TASK STATEMENT
Of the lines below, write out exactly those from the line with "2024-07-19T02:11:14, 3-frame burst." through the line with "A: Sequence-level.", both included, and skip the rest.

RECORDS FOR THE EXERCISE
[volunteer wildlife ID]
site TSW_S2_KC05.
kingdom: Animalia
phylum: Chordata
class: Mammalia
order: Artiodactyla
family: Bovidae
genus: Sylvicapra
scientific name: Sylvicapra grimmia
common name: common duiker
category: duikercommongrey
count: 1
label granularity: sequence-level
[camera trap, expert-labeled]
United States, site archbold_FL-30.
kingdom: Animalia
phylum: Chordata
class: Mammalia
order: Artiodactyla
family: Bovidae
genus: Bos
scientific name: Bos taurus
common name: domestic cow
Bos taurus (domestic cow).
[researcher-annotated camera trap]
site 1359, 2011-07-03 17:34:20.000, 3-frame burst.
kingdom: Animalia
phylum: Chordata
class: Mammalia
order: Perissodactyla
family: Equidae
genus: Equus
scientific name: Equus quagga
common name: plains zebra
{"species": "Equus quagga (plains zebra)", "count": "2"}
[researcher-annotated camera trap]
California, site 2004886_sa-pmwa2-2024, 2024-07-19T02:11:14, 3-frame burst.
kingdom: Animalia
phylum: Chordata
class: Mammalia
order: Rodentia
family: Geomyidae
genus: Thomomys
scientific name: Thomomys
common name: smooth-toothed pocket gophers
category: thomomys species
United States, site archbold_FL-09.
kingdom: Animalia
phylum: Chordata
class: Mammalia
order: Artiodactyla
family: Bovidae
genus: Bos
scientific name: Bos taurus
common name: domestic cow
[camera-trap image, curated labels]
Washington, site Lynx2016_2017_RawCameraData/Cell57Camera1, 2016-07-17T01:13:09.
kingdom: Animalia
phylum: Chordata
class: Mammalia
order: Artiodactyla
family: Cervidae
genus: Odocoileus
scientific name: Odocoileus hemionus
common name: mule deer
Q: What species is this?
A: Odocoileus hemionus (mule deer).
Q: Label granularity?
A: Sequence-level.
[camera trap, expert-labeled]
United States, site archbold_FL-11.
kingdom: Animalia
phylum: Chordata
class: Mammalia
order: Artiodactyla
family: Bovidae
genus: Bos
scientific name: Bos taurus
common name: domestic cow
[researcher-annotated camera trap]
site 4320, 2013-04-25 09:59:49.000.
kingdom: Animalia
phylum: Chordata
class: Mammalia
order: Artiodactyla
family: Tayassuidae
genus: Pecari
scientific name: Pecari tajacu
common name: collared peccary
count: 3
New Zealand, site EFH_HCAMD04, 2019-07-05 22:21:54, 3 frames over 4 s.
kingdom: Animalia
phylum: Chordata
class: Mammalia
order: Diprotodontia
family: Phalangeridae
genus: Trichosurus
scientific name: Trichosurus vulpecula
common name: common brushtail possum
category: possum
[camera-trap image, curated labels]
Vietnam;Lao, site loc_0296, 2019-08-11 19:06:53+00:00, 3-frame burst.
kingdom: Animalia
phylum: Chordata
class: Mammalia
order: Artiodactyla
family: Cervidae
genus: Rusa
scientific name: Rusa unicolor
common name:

RESPONSE TO THIS EXERCISE
California, site 2004886_sa-pmwa2-2024, 2024-07-19T02:11:14, 3-frame burst.
kingdom: Animalia
phylum: Chordata
class: Mammalia
order: Rodentia
family: Geomyidae
genus: Thomomys
scientific name: Thomomys
common name: smooth-toothed pocket gophers
category: thomomys species
United States, site archbold_FL-09.
kingdom: Animalia
phylum: Chordata
class: Mammalia
order: Artiodactyla
family: Bovidae
genus: Bos
scientific name: Bos taurus
common name: domestic cow
[camera-trap image, curated labels]
Washington, site Lynx2016_2017_RawCameraData/Cell57Camera1, 2016-07-17T01:13:09.
kingdom: Animalia
phylum: Chordata
class: Mammalia
order: Artiodactyla
family: Cervidae
genus: Odocoileus
scientific name: Odocoileus hemionus
common name: mule deer
Q: What species is this?
A: Odocoileus hemionus (mule deer).
Q: Label granularity?
A: Sequence-level.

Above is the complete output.